Produce an exact copy of the listing.
RECORDS SUPPLIED below:
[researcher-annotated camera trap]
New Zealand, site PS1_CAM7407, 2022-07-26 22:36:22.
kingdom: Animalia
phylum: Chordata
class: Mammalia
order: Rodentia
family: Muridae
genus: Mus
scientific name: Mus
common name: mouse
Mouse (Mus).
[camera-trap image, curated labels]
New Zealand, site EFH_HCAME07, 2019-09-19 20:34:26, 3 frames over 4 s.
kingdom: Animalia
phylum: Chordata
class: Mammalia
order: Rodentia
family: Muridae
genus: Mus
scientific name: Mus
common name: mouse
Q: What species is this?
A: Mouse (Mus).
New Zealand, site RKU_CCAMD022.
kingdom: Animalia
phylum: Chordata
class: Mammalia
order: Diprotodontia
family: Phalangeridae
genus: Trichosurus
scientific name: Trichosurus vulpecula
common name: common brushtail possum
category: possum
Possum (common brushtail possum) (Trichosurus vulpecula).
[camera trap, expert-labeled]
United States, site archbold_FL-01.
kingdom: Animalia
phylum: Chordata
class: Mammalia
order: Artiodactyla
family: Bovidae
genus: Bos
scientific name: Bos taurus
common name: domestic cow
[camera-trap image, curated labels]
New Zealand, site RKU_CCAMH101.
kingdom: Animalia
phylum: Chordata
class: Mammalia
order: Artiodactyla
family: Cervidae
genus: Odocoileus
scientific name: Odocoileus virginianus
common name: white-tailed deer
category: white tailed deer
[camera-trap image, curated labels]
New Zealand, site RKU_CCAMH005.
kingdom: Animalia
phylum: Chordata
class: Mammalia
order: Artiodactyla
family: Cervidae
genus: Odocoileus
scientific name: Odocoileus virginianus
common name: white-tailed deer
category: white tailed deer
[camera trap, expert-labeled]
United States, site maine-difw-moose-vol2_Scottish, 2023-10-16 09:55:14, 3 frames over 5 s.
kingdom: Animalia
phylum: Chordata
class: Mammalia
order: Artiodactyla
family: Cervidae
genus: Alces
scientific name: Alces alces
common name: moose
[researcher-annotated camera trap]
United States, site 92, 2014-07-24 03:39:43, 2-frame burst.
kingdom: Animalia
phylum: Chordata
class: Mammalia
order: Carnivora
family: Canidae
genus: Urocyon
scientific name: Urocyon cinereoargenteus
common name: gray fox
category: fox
End of RECORDS SUPPLIED.
> **YOUR RESPONSE**:
[researcher-annotated camera trap]
New Zealand, site PS1_CAM7407, 2022-07-26 22:36:22.
kingdom: Animalia
phylum: Chordata
class: Mammalia
order: Rodentia
family: Muridae
genus: Mus
scientific name: Mus
common name: mouse
Mouse (Mus).
[camera-trap image, curated labels]
New Zealand, site EFH_HCAME07, 2019-09-19 20:34:26, 3 frames over 4 s.
kingdom: Animalia
phylum: Chordata
class: Mammalia
order: Rodentia
family: Muridae
genus: Mus
scientific name: Mus
common name: mouse
Q: What species is this?
A: Mouse (Mus).
New Zealand, site RKU_CCAMD022.
kingdom: Animalia
phylum: Chordata
class: Mammalia
order: Diprotodontia
family: Phalangeridae
genus: Trichosurus
scientific name: Trichosurus vulpecula
common name: common brushtail possum
category: possum
Possum (common brushtail possum) (Trichosurus vulpecula).
[camera trap, expert-labeled]
United States, site archbold_FL-01.
kingdom: Animalia
phylum: Chordata
class: Mammalia
order: Artiodactyla
family: Bovidae
genus: Bos
scientific name: Bos taurus
common name: domestic cow
[camera-trap image, curated labels]
New Zealand, site RKU_CCAMH101.
kingdom: Animalia
phylum: Chordata
class: Mammalia
order: Artiodactyla
family: Cervidae
genus: Odocoileus
scientific name: Odocoileus virginianus
common name: white-tailed deer
category: white tailed deer
[camera-trap image, curated labels]
New Zealand, site RKU_CCAMH005.
kingdom: Animalia
phylum: Chordata
class: Mammalia
order: Artiodactyla
family: Cervidae
genus: Odocoileus
scientific name: Odocoileus virginianus
common name: white-tailed deer
category: white tailed deer
[camera trap, expert-labeled]
United States, site maine-difw-moose-vol2_Scottish, 2023-10-16 09:55:14, 3 frames over 5 s.
kingdom: Animalia
phylum: Chordata
class: Mammalia
order: Artiodactyla
family: Cervidae
genus: Alces
scientific name: Alces alces
common name: moose
[researcher-annotated camera trap]
United States, site 92, 2014-07-24 03:39:43, 2-frame burst.
kingdom: Animalia
phylum: Chordata
class: Mammalia
order: Carnivora
family: Canidae
genus: Urocyon
scientific name: Urocyon cinereoargenteus
common name: gray fox
category: fox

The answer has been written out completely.